:: Consigna ::
Según el texto fuente sobre Teilhard de Chardin, ¿qué título lleva la primera sección del ensayo?

:: Texto fuente ::
═══
Durante muchos años, Teilhard de Chardin continuó este silencioso y largo canto suyo al poder que el ser humano ha recibido de Dios para ofrecerle el mundo que tiene en sus manos. Este es precisamente el título de la primera sección de este ensayo, «La Ofrenda», en la que Teilhard de Chardin comienza a describir su propia ofrenda del mundo, la Creación, su prodigiosa divinización y su ser «absorbido» al corazón del mundo en Comunión con Dios. 

De esta Comunión brota su Oración, que no es algo meramente espiritual, pues encierra en sí misma la materia del mundo. Esta “Misa” especial recuerda a Teilhard de Chardin la relación que Dios quiere tener con el mundo, con la materia, y que exige que al menos el hombre pueda ofrecerle lo que ya ha recibido: “el trabajo y el dolor del mundo”, el mundo en el que vive y se mueve, existe (Hch 17,28). 

De esta experiencia Teilhard de Chardin aprovecha la ocasión para renovar su propia convicción: a este Mundo, pan y vino del que el hombre se nutre y vive, que en la Misa se convierte realmente en el Cuerpo de Cristo, Teilhard se consagra enteramente «para vivir y morir de él» [Teilhard de Chardin, “La Misa sobre el Mundo”, en Himno del Universo]. Cuántas personas han sacado fuerza y sabiduría de estas palabras para poder ofrecer su trabajo y sus circunstancias como oración. 

Aquellos que no están muy familiarizados con la fe pueden apreciar el poder del lenguaje poético y místico empleado por Teilhard de Chardin. Sin ignorar, sin embargo, que desde la antigüedad se pensaba que los poetas tenían una misteriosa relación con las fuerzas divinas y eran quizás los únicos capaces de expresar con palabras el misterio que la prosa no puede transmitir. 

El artista es el que con apasionada dedicación busca nuevas “epifanías de belleza” para donar al mundo en la creación artística. Y el poeta está incluido entre esos artistas. Nadie mejor que el artista, genial reconocedor y constructor de belleza, puede intuir algo de la belleza con la que Dios, en el alba de la creación, miró la obra de sus manos. 

Y el poeta, cautivado por la maravilla del poder arcano de los sonidos y de las palabras, de los colores y de las formas, contempla y admira la creación intuyendo en ella casi el eco de ese misterio al que Dios, único creador de todas las cosas, ha querido asociar al ser humano.
═══
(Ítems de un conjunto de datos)
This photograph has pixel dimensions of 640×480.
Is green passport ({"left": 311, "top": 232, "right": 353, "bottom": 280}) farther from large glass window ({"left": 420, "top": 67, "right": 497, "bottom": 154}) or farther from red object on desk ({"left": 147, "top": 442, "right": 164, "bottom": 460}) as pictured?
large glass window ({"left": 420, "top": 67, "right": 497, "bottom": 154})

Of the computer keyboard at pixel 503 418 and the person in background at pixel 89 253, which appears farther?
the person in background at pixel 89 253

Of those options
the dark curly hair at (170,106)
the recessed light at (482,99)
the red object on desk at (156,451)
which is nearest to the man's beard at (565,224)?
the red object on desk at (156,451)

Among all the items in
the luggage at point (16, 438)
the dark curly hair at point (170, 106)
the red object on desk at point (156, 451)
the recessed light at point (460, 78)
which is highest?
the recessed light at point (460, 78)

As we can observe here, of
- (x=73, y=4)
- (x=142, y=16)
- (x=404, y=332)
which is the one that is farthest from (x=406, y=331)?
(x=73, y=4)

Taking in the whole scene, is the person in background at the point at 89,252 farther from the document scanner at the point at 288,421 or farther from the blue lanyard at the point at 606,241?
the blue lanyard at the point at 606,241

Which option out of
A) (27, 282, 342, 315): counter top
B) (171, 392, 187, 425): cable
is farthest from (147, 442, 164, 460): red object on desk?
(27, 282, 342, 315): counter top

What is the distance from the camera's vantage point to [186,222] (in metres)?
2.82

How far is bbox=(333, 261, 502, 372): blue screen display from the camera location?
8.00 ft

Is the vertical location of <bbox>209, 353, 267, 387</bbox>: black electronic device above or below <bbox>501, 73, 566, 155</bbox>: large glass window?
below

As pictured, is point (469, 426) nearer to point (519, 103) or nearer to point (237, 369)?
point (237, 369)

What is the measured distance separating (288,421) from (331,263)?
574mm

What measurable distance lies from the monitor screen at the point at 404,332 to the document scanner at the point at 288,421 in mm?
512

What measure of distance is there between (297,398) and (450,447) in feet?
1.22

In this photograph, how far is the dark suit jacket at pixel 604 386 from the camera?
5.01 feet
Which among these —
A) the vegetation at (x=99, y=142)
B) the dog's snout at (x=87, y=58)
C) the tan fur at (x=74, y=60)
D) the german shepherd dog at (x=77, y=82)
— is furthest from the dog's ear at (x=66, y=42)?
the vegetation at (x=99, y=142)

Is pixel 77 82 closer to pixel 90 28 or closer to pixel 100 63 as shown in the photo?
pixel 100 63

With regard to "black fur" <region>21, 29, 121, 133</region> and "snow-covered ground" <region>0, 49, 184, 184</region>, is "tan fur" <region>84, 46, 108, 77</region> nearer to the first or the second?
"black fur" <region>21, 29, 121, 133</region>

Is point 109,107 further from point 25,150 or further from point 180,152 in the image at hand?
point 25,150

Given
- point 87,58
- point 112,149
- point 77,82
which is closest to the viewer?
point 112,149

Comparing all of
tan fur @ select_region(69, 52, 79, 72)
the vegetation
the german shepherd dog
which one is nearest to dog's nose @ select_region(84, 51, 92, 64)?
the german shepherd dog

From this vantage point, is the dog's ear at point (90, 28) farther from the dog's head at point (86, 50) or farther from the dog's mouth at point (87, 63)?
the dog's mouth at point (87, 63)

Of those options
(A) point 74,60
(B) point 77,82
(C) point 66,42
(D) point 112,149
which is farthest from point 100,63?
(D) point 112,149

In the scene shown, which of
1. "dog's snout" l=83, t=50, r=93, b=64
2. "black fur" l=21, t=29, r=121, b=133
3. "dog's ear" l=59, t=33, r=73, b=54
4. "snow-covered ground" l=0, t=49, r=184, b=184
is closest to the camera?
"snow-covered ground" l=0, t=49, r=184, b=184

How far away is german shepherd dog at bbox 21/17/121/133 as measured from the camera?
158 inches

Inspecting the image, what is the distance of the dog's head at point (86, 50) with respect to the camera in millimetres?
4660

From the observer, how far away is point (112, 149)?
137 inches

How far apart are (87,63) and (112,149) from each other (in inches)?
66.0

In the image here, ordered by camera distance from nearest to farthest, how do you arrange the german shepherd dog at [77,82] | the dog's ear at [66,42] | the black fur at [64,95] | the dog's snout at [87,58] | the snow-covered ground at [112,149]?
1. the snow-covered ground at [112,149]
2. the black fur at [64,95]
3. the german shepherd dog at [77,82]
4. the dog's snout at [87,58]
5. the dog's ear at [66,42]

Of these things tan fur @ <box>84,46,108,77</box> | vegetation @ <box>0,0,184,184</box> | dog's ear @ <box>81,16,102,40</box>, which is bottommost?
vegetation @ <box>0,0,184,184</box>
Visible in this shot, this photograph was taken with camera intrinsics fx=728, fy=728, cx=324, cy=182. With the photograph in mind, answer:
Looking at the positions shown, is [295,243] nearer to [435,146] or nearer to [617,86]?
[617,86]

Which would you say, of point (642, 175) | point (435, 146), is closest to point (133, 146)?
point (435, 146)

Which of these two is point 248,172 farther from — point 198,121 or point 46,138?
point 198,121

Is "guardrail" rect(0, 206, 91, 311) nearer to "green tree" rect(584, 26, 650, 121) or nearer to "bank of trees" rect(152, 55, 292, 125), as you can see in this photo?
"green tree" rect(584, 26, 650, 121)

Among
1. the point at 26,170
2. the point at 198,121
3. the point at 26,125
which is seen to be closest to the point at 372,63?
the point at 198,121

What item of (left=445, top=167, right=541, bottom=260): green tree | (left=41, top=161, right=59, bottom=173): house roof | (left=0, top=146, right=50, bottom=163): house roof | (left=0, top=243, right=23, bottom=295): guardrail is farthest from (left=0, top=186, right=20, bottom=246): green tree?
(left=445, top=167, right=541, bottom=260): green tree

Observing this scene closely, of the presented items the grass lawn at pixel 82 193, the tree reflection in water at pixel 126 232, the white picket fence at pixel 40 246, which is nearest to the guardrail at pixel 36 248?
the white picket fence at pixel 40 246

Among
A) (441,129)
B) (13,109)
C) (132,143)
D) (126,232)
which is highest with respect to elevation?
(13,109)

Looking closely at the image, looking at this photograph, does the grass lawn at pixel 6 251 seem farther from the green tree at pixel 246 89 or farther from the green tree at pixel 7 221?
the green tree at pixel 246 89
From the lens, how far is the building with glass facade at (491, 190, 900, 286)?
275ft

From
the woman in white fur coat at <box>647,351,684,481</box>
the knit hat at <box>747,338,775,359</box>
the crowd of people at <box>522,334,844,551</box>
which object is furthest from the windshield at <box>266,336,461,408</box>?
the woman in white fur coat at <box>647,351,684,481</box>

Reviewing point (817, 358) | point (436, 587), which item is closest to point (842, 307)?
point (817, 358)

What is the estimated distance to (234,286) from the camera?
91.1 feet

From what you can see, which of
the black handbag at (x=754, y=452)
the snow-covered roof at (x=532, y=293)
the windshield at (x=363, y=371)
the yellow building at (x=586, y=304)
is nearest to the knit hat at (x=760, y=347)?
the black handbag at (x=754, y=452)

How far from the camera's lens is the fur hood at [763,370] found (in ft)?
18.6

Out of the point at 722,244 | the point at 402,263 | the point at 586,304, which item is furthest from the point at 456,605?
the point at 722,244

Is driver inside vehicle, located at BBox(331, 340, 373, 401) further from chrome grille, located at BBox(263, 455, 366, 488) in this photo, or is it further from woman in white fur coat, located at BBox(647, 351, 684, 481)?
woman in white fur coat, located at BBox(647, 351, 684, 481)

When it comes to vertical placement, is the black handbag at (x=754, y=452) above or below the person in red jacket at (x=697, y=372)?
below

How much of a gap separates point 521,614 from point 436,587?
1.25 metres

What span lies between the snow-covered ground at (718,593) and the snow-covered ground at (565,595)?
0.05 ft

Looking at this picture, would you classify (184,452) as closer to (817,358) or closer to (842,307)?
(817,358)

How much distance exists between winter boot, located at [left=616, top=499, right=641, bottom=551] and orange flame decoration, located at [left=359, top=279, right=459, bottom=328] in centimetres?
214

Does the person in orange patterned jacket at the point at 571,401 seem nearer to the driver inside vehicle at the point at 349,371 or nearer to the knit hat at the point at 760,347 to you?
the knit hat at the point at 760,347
═══
:: Solución ::
La primera sección se titula «La Ofrenda».